--- BEGIN ---
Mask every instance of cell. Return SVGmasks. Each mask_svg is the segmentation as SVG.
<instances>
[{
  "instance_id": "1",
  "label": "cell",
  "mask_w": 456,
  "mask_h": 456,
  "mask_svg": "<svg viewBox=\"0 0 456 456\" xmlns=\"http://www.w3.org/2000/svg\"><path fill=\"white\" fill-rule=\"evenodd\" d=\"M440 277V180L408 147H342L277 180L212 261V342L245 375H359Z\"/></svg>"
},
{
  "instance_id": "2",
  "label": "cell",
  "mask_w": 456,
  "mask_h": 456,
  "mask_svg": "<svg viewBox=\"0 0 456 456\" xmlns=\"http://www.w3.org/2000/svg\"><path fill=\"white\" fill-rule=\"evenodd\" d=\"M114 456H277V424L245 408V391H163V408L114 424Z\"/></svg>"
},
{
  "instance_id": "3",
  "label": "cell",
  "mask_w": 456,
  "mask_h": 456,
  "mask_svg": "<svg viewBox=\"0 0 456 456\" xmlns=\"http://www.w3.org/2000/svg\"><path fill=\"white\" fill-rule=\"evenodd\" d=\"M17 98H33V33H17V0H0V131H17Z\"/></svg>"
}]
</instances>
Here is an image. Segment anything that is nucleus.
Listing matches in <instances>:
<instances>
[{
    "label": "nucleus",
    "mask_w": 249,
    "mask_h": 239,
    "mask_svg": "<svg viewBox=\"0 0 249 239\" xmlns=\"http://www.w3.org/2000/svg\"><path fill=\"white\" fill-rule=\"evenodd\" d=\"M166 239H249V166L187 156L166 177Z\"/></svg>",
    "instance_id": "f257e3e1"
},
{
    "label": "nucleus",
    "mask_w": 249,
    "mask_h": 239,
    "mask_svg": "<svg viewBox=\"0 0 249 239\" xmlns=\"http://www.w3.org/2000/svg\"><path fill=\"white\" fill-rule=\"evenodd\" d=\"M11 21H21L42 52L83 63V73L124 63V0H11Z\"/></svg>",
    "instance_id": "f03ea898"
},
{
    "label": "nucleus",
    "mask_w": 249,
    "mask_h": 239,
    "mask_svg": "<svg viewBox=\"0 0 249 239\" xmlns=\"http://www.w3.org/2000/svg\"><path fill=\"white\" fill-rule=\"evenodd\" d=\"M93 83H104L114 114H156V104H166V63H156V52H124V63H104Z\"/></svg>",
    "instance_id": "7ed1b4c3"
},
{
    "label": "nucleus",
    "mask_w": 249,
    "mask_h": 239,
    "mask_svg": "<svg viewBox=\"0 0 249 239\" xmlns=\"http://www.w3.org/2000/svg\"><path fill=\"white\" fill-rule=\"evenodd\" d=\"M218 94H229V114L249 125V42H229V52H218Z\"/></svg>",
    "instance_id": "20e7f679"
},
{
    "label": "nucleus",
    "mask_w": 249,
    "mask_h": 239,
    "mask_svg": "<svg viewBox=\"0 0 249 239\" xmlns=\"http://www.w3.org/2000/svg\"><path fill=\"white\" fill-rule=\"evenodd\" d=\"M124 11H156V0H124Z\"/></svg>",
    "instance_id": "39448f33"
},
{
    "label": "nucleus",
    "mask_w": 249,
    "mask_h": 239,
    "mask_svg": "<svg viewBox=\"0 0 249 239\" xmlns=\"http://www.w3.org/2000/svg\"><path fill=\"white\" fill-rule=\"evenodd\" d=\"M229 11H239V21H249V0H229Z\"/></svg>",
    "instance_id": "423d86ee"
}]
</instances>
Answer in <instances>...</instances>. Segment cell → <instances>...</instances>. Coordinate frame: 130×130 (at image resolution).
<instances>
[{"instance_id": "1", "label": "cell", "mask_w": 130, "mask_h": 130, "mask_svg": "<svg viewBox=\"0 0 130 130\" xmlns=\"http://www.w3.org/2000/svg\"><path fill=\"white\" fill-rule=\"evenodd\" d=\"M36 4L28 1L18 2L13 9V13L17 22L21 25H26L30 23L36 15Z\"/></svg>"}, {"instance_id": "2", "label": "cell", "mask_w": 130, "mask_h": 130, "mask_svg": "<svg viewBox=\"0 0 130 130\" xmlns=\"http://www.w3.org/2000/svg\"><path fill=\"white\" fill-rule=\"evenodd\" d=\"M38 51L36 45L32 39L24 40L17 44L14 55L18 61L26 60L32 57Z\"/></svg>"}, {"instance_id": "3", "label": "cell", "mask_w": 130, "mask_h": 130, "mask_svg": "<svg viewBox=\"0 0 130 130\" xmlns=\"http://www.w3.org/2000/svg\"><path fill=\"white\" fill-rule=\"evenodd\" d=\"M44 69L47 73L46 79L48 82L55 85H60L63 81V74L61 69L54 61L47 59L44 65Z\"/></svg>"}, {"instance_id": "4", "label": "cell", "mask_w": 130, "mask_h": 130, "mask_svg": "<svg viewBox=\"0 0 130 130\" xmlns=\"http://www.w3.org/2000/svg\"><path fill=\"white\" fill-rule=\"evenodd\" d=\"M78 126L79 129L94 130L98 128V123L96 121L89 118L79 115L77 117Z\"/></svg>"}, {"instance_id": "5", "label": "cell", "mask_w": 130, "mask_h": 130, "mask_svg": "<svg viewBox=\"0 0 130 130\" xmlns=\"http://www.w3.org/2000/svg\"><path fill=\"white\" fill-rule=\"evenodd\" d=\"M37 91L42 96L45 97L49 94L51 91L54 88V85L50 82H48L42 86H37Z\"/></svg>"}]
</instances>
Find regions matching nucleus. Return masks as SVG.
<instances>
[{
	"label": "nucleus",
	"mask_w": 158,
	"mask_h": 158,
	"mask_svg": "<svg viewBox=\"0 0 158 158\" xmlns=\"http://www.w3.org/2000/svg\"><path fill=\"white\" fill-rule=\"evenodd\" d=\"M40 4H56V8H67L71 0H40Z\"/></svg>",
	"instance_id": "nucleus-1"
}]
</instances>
--- END ---
**TASK INSTRUCTIONS**. Count the lines of the records above that contain the word "Return", and give only that number.

**RESULT OF THE TASK**. 2